## Work instructions
Copy the lines of the material word for word, starting at the line that contains "How great a" and ending after the line that contains "7.13 meters".

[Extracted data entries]
★ ★ ★ ★

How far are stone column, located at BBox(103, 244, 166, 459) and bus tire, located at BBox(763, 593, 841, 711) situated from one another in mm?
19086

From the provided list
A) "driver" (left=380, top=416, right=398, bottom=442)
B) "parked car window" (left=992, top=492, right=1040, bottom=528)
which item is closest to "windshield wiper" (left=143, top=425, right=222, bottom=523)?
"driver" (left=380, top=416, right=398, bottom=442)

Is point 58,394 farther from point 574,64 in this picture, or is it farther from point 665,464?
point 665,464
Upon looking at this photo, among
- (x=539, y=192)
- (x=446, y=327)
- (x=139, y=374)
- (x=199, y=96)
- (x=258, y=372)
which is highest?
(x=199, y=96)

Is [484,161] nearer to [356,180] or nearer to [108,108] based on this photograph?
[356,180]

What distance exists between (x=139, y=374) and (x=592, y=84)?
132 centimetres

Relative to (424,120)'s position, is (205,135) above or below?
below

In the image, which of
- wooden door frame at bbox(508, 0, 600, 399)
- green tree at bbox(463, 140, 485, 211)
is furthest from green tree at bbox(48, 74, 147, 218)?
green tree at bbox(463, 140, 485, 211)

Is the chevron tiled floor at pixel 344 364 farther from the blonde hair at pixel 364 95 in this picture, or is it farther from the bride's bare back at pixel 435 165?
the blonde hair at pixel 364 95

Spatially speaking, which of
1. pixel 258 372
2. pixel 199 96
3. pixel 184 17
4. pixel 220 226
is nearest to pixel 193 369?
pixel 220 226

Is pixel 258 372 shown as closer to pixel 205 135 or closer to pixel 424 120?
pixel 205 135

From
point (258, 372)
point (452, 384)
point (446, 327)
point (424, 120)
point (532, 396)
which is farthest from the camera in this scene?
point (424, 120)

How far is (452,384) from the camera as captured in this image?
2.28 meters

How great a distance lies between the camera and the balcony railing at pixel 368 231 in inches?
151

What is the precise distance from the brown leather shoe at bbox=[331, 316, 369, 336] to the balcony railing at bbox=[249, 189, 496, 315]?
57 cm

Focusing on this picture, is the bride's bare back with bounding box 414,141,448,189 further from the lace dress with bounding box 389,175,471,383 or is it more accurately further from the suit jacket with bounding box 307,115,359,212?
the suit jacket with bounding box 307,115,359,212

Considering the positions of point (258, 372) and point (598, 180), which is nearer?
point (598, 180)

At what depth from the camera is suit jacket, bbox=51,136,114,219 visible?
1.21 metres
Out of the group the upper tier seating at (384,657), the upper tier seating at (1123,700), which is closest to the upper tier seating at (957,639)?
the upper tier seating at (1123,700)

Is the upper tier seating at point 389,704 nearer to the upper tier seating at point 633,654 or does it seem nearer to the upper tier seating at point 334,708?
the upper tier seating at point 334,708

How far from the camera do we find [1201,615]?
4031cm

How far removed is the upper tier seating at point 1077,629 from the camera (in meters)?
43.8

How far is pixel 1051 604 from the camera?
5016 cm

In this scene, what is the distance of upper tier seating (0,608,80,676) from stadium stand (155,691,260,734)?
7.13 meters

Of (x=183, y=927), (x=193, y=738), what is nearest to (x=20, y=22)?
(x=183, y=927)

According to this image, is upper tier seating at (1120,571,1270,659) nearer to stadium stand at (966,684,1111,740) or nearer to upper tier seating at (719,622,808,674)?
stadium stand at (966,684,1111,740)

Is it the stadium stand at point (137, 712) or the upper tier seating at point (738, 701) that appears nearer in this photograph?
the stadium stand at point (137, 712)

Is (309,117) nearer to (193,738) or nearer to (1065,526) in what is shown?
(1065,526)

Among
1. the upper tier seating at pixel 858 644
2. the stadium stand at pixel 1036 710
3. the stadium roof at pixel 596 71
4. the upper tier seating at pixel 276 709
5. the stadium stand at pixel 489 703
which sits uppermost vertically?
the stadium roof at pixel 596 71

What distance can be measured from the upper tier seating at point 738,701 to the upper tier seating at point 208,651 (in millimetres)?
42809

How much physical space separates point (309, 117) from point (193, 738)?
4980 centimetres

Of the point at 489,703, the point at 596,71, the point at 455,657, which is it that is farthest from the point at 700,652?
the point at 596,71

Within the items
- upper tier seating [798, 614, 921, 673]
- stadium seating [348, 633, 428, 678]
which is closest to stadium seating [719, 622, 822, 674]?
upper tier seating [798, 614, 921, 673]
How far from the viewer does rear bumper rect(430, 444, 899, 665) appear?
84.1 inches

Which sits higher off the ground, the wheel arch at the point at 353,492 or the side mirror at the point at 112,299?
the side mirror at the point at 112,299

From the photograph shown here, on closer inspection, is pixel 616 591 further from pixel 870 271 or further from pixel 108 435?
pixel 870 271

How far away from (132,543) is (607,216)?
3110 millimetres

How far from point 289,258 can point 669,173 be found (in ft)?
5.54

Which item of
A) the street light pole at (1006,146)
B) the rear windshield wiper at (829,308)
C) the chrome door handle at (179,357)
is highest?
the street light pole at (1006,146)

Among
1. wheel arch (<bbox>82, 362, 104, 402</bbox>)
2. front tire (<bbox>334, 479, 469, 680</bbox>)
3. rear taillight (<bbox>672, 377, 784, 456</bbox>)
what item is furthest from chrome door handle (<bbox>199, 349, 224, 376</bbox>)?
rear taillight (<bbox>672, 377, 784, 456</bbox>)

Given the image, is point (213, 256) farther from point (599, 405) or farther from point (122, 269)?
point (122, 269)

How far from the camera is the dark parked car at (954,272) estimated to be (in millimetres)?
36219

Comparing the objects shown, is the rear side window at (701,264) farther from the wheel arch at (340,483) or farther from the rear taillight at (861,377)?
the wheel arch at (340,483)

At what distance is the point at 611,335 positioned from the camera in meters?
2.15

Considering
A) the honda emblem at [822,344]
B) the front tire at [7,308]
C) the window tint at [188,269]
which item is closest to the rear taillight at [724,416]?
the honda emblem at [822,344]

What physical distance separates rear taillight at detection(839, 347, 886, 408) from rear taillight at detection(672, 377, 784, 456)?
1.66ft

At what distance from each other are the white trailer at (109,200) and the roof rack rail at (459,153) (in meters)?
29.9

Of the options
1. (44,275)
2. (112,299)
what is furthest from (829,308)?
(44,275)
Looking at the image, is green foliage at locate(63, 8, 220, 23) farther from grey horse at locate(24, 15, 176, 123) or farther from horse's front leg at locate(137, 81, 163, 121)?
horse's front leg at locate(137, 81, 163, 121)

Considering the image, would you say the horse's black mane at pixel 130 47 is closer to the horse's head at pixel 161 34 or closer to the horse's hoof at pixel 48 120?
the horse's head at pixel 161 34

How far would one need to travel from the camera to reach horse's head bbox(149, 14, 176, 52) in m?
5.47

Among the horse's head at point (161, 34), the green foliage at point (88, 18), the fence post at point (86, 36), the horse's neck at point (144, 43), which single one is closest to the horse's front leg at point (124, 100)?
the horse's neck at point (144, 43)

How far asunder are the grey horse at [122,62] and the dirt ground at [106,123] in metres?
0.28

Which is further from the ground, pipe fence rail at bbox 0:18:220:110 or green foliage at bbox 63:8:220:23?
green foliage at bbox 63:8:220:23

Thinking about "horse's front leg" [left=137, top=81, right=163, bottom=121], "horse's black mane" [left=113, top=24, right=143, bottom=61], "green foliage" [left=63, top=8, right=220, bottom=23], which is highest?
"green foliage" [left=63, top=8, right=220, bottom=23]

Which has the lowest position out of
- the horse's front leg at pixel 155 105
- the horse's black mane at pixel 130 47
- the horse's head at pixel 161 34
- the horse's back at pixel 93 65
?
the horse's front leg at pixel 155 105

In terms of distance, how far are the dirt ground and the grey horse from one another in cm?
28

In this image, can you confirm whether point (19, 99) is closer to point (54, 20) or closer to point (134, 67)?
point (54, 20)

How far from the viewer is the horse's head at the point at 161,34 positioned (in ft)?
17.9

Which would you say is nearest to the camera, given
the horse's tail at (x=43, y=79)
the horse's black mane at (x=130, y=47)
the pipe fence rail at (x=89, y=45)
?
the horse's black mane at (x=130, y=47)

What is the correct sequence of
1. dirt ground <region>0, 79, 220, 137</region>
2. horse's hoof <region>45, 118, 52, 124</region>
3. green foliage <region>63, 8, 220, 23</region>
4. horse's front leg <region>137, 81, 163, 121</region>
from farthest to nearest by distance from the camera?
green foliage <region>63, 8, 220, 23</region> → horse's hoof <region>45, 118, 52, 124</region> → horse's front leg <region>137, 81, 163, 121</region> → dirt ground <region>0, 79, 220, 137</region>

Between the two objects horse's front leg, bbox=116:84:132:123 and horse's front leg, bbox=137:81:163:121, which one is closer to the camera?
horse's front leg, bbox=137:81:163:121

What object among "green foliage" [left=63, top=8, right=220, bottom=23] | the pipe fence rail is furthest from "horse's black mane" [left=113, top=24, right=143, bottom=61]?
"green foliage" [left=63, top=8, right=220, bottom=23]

★ ★ ★ ★

## Reply to the task
How great a distance lies between the camera and the balcony railing at pixel 368 231 in inches?
151

What is the precise distance from the brown leather shoe at bbox=[331, 316, 369, 336] to the balcony railing at bbox=[249, 189, 496, 315]?
57 cm

Focusing on this picture, is the bride's bare back with bounding box 414,141,448,189 further from the lace dress with bounding box 389,175,471,383 or is it more accurately further from the suit jacket with bounding box 307,115,359,212?
the suit jacket with bounding box 307,115,359,212

Considering the positions of point (258, 372) and point (598, 180), which is nearer?
point (598, 180)

At what depth from the camera is suit jacket, bbox=51,136,114,219 visible?
1.21 metres
Out of the group the upper tier seating at (384,657), the upper tier seating at (1123,700), which is closest to the upper tier seating at (957,639)?
the upper tier seating at (1123,700)

Is the upper tier seating at point 389,704 nearer to the upper tier seating at point 633,654 or does it seem nearer to the upper tier seating at point 334,708?
the upper tier seating at point 334,708

How far from the camera do we find [1201,615]?
4031cm

How far removed is the upper tier seating at point 1077,629 from the camera (in meters)?
43.8

How far is pixel 1051 604 from the camera?
5016 cm

In this scene, what is the distance of upper tier seating (0,608,80,676) from stadium stand (155,691,260,734)?
7.13 meters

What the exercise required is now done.